● PROBLEM REQUIREMENTS
Rewrite the lines below, changing every "low hedge border" to "trimmed hedge row" and keeping everything else the same.

● RECORDS
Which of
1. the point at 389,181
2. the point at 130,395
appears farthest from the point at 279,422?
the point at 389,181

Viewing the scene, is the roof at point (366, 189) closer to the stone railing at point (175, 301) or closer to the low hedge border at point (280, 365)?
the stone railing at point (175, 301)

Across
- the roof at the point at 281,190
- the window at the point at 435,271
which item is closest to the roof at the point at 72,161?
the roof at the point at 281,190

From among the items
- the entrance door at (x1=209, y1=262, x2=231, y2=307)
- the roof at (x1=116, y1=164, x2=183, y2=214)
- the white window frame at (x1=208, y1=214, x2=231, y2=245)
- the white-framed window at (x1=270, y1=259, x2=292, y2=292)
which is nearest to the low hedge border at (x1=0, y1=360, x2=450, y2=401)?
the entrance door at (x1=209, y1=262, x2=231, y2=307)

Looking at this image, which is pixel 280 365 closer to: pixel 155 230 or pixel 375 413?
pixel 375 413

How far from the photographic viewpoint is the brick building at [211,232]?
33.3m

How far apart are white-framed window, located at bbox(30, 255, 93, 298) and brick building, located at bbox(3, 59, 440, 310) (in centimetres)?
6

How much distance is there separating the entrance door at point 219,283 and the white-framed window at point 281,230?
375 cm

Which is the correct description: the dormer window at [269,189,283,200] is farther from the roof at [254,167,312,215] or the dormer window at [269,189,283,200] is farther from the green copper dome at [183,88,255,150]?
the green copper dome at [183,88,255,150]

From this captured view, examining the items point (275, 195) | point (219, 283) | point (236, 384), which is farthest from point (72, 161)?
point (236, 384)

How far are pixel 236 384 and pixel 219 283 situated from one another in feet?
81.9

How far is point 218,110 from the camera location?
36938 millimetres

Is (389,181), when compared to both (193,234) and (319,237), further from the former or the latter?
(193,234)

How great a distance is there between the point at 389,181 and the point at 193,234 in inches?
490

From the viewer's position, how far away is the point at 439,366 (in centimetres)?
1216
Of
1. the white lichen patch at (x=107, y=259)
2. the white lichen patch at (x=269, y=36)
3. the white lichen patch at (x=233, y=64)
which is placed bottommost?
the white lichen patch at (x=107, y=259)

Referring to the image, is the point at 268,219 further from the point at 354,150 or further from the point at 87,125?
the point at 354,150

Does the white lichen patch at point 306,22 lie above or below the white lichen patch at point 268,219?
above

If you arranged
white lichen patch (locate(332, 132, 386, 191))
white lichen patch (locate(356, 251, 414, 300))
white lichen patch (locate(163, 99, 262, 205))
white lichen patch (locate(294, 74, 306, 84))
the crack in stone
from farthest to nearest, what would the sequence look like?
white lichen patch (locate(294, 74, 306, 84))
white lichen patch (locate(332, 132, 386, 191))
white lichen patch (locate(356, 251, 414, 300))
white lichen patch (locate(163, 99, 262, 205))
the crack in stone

● COMPLETED EXERCISE
Which of
1. the point at 389,181
2. the point at 130,395
appears farthest from the point at 279,422?
the point at 389,181

Viewing the scene, is the roof at point (366, 189) closer to the stone railing at point (175, 301) or closer to the trimmed hedge row at point (280, 365)?
the stone railing at point (175, 301)

Across
- the roof at the point at 281,190
- the window at the point at 435,271
which item is closest to the roof at the point at 72,161?
the roof at the point at 281,190

From among the items
- the entrance door at (x1=209, y1=262, x2=231, y2=307)
- the roof at (x1=116, y1=164, x2=183, y2=214)
- the white window frame at (x1=208, y1=214, x2=231, y2=245)
- the white-framed window at (x1=270, y1=259, x2=292, y2=292)
which is nearest to the trimmed hedge row at (x1=0, y1=360, x2=450, y2=401)?
the entrance door at (x1=209, y1=262, x2=231, y2=307)

Looking at this image, which is pixel 280 365 closer to: pixel 155 230 or pixel 375 413?
pixel 375 413

How far from the photographic viewpoint is the brick building at [211,232]?
33.3m

How far apart are white-framed window, located at bbox(30, 255, 93, 298) and brick building, located at bbox(3, 59, 440, 310) (in centimetres)?
6

How much distance is there separating the entrance door at point 219,283 and the white-framed window at point 281,230?
375 cm

Which is the correct description: the dormer window at [269,189,283,200] is farther from the roof at [254,167,312,215] or the dormer window at [269,189,283,200] is farther from the green copper dome at [183,88,255,150]?
the green copper dome at [183,88,255,150]

From this captured view, examining the items point (275, 195) | point (219, 283) | point (236, 384), which is farthest from point (72, 161)?
point (236, 384)

How far are pixel 236 384 and pixel 219 283 situated from one another in feet?
81.9

How far is point 218,110 from the camera location?
36938 millimetres

Is (389,181), when compared to both (193,234) and (319,237), further from the former or the latter?
(193,234)

How great a distance is there between the point at 389,181 and the point at 193,234 in inches?
490

From the viewer's position, how far away is the point at 439,366 (in centimetres)?
1216
Of
1. the white lichen patch at (x=107, y=259)
2. the white lichen patch at (x=269, y=36)
3. the white lichen patch at (x=233, y=64)
which is placed bottommost?
the white lichen patch at (x=107, y=259)

Referring to the image, is the point at 268,219 further from the point at 354,150 or further from the point at 87,125?
the point at 354,150

Does the white lichen patch at point 306,22 lie above or below the white lichen patch at point 268,219?
above

If you arranged
white lichen patch (locate(332, 132, 386, 191))
white lichen patch (locate(356, 251, 414, 300))
white lichen patch (locate(163, 99, 262, 205))
white lichen patch (locate(294, 74, 306, 84))
the crack in stone
from farthest to nearest, what would the sequence look like?
white lichen patch (locate(294, 74, 306, 84))
white lichen patch (locate(332, 132, 386, 191))
white lichen patch (locate(356, 251, 414, 300))
white lichen patch (locate(163, 99, 262, 205))
the crack in stone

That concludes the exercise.